# Installing pykeen

For installing our extensions for PyKEEN v.1.4.0, clone this specific version of PyKEEN inside your machine and follow the instructions on the `README.md` file in [this GitHub directory](https://github.com/sntcristian/and-kge/tree/main/pykeen-extension). Then, execute the following steps: <br/>
1. open the command line inside the folder in which your modified version of PyKEEN is.
2. install the library in development mode.
3. install sentence-transformers library (this will be used by our preprocessing classes).

In [None]:
cd "/content/drive/MyDrive/thesis_project/pykeen-1.4.0"

/content/drive/MyDrive/thesis_project/pykeen-1.4.0


In [None]:
!pip install -e .
!pip install sentence-transformers

# Importing libraries

**Note:** if you have problem in importing PyKEEN inside the Jupyter environment (happens in Colab), restart the runtime.

In [None]:
import json
import pykeen
import torch
from sklearn.cluster import AgglomerativeClustering
import time
from tqdm import tqdm
import numpy as np
import random

# Load model

You can find the model used in this notebook in this [Zenodo repository](https://zenodo.org/record/5569490#.YW7u4NlBwwQ).

In [None]:
distmult_kge = torch.load("distmult.pkl", map_location=torch.device('cpu'))

# Load data

The data processed by our clustering algorithms is a dictionary containing blocks of `(author, publication)` pairs where each key is an ambigous name and the value of that key is a list of publications written by different authors. The script show a sample of the input file used in this notebook, with ambigous publications written by authors which correspond to "Ali M".<br/>
The data used in this research is available in this [GitHub repository](https://github.com/sntcristian/and-kge/blob/main/author_disambiguation/OC-782K/data/lnfi_blocks.json).

In [16]:
with open("lnfi_blocks.json", "r") as f:
    eval_data = json.load(f)
f.close()

print(eval_data["Ali M"])

[{'author': 'https://github.com/arcangelo7/time_agnostic/ra/20818', 'coauthors': [], 'family_name': 'Ali', 'given_name': 'Mona Farouk', 'label': 'http://orcid.org/0000-0002-2928-6669', 'references': ['https://github.com/arcangelo7/time_agnostic/br/110391', 'https://github.com/arcangelo7/time_agnostic/br/119968', 'https://github.com/arcangelo7/time_agnostic/br/138728', 'https://github.com/arcangelo7/time_agnostic/br/138982', 'https://github.com/arcangelo7/time_agnostic/br/138983', 'https://github.com/arcangelo7/time_agnostic/br/138984', 'https://github.com/arcangelo7/time_agnostic/br/138985', 'https://github.com/arcangelo7/time_agnostic/br/138986', 'https://github.com/arcangelo7/time_agnostic/br/138987', 'https://github.com/arcangelo7/time_agnostic/br/138988', 'https://github.com/arcangelo7/time_agnostic/br/138989', 'https://github.com/arcangelo7/time_agnostic/br/138990', 'https://github.com/arcangelo7/time_agnostic/br/138991', 'https://github.com/arcangelo7/time_agnostic/br/138992', 'h

# Clustering of Knowledge Graph Embeddings (KGEs)

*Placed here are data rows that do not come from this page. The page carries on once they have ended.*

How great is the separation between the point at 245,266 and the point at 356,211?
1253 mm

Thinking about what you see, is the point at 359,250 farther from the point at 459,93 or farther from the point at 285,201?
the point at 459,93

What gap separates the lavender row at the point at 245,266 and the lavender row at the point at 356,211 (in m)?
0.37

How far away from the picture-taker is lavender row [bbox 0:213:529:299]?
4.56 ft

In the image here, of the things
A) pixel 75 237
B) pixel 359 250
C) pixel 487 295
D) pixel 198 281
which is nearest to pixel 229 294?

This is the algorithm used to cluster the publications in the `eval data` dictionary. This function takes as input a KGE model (`distmult_kge`), and several parameters to perform Hierarchical Agglomerative Clustering on the embeddings. <br/>
The feature clustered is a concatenation of the vector associated to the publication and of the vector associated to the author, in order to have a more meaningful feature<br/>
The output of the function is organized specularly to the input data.

In [17]:
def cluster_KGEs(model, blocks, affinity_type, linkage, threshold):
    entity_representation_modules = model.entity_embeddings
    entity_to_id = model.triples_factory.entity_to_id
    output_data = dict()
    print("clustering blocks")
    pbar = tqdm(total=len(blocks))
    start_time = time.time()
    n = 0
    for name in blocks.keys():
        block = blocks[name]
        n += 1
        output_data[name] = list()
        works_idx = torch.tensor([entity_to_id[pub["work"]] for pub in block],
                                  dtype=torch.long)
        works_embeddings = entity_representation_modules.forward(indices=works_idx).detach().numpy()

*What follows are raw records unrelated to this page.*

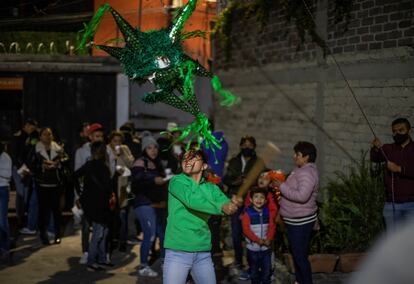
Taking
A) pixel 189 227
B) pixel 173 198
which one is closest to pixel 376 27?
pixel 173 198

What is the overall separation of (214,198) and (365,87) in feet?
14.8

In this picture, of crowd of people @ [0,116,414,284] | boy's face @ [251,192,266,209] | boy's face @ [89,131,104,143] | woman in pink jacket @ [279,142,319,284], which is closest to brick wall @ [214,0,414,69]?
crowd of people @ [0,116,414,284]

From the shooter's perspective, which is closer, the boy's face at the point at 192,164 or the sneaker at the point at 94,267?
the boy's face at the point at 192,164

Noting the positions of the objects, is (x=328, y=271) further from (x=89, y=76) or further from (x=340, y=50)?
(x=89, y=76)

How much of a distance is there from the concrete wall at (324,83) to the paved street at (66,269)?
233 cm

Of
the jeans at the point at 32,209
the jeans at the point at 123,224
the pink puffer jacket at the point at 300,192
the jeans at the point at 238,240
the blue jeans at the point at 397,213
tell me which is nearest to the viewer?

        authors_idx = torch.tensor([entity_to_id[pub["author"]] for pub in block],
                                 dtype=torch.long)
        authors_embeddings = entity_representation_modules.forward(indices=authors_idx).detach().numpy()

        concat_embeddings = np.hstack((works_embeddings, authors_embeddings))

        result = AgglomerativeClustering(n_clusters=None, affinity=affinity_type, linkage=linkage, compute_full_tree=True,
                                        distance_threshold=threshold).fit(concat_embeddings)

        for entry, cluster_label in zip(block, result.labels_):
            new_d = dict()
            new_d["author"] = entry["author"]
            new_d["work"] = entry["work"]
            new_d["label"] = "disambiguated-"+str(n)+"#"+str(cluster_label)
            output_data[name].append(new_d)
        pbar.update(1)
    pbar.close()
    print("process took %s seconds" % (time.time() - start_time))
    return output_data


In [19]:
cluster_data = cluster_KGEs(model=model, blocks=eval_data, affinity_type="cosine", linkage="single", threshold=0.6) 

clustering blocks


100%|██████████| 184/184 [00:00<00:00, 1212.27it/s]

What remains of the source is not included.